Credit: Photograph by Darrow Montgomery

It was a big year for Anacostia. The Ward 8 neighborhood—a thriving, mixed-race community 50 years ago, before it became a poor, almost entirely black area synonymous to many (ignorant) Northwest residents with crime—held a number of public events aimed at persuading the city that Anacostia’s a desirable place to live, hang out, and do business.

The biggest party was Lumen8Anacostia, a three-month-long arts festival that brought people from all over the District to a neighborhood many of them had never visited. During the festival’s second weekend, trapeze artists flew over a crowd of 1,200 at the Cherry Blast party in a vacant old police warehouse. In November, locals, entrepreneurs, and politicos converged on the grand opening of The Hive 2.0, a business incubator on Good Hope Road SE that provides office space to Ward 8 residents trying to get their small companies off the ground.

The driving force behind both Lumen8 and The Hive, as well as two newish art galleries in the neighborhood, is ARCH Development Corporation, led by longtime Anacostia cheerleader Duane Gautier. A white guy who lives in Virginia, Gautier doesn’t necessarily fit the neighborhood profile, but he’s won over the locals with his 30-year effort to bring new life to Anacostia. ARCH’s mission involves turning Anacostia into an arts destination—it helped lure the H Street Playhouse this summer—and thus bring other amenities to the many vacant storefronts ARCH is renovating with a city grant.
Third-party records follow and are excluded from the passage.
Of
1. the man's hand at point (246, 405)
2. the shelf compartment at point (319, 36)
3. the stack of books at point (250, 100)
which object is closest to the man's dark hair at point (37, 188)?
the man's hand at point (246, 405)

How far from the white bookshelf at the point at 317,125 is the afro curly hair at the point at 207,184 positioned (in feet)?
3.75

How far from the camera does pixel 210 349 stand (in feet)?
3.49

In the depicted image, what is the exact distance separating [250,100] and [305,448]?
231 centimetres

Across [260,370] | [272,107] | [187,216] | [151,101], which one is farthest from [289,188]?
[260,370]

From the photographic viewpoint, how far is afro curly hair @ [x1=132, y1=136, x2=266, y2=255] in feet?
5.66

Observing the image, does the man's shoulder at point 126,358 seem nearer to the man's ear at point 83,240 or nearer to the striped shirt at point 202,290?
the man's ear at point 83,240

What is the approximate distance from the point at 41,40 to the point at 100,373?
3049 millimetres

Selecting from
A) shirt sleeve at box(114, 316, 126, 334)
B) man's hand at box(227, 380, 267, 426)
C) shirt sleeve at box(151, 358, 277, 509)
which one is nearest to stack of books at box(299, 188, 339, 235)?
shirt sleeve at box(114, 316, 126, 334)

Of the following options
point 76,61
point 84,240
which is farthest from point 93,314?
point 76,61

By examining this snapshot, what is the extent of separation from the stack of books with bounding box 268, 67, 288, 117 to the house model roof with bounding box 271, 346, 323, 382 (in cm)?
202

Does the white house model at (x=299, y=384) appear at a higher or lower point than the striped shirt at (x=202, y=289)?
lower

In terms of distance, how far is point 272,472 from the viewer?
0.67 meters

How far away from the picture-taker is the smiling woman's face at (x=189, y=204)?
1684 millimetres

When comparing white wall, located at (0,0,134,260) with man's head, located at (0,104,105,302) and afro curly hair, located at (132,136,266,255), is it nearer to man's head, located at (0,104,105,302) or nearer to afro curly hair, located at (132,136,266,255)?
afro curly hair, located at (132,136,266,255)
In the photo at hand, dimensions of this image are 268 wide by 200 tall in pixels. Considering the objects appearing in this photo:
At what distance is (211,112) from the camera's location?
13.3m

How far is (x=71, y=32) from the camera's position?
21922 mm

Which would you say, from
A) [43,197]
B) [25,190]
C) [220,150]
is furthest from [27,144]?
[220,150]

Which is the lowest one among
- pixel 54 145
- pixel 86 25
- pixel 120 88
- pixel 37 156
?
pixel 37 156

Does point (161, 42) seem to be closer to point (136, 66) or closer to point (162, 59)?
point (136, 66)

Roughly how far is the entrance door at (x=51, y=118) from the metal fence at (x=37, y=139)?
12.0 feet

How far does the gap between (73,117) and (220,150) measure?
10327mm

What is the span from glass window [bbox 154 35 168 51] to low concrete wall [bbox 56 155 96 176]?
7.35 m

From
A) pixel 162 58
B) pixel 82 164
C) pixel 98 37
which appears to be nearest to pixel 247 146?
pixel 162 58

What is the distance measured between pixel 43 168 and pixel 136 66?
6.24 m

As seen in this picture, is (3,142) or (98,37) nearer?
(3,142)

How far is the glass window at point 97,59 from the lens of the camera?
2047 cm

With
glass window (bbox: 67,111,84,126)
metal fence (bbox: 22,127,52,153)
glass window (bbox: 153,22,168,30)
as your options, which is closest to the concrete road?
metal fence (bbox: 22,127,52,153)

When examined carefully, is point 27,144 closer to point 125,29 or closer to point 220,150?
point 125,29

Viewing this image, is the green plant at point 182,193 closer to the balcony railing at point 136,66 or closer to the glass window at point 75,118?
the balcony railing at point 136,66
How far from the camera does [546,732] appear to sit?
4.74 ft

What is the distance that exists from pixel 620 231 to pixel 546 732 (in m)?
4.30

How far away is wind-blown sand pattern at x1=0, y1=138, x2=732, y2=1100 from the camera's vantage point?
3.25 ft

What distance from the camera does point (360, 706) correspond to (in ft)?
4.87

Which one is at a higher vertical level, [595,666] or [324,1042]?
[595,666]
Amenities are sorely needed. Despite the neighborhood’s successes this year, Anacostia has had its share of recent failures, many of them food-related. In August, Uniontown Bar & Grill closed down after its owner pleaded guilty to selling cocaine, leaving Anacostia with just one proper sit-down spot, Big Chair Coffee and Grill. In November, just after news that the Yes! Organic Market to Anacostia’s north was closing after more than two years of heavy losses, the neighborhood’s only grocery store, the Anacostia Warehouse Supermarket, shut down amid an ownership change.

Gautier’s optimistic that Anacostia will soon be a true arts district, as well as a tech center, and retail and amenities will follow. With the neighborhood’s prime location on the Green Line and the river and its pedestrian-friendly streetscape, the transformation ought to be just a matter of time. The new developments have come, of course, with their fair share of concerns about displacement of people who lived there before Anacostia started to acquire a sheen of hip—followed by a backlash against the inevitable “gentrification” label whenever there’s new buzz in a mostly black neighborhood. The piecemeal progress and the attendant debate are unlikely to disappear in 2013.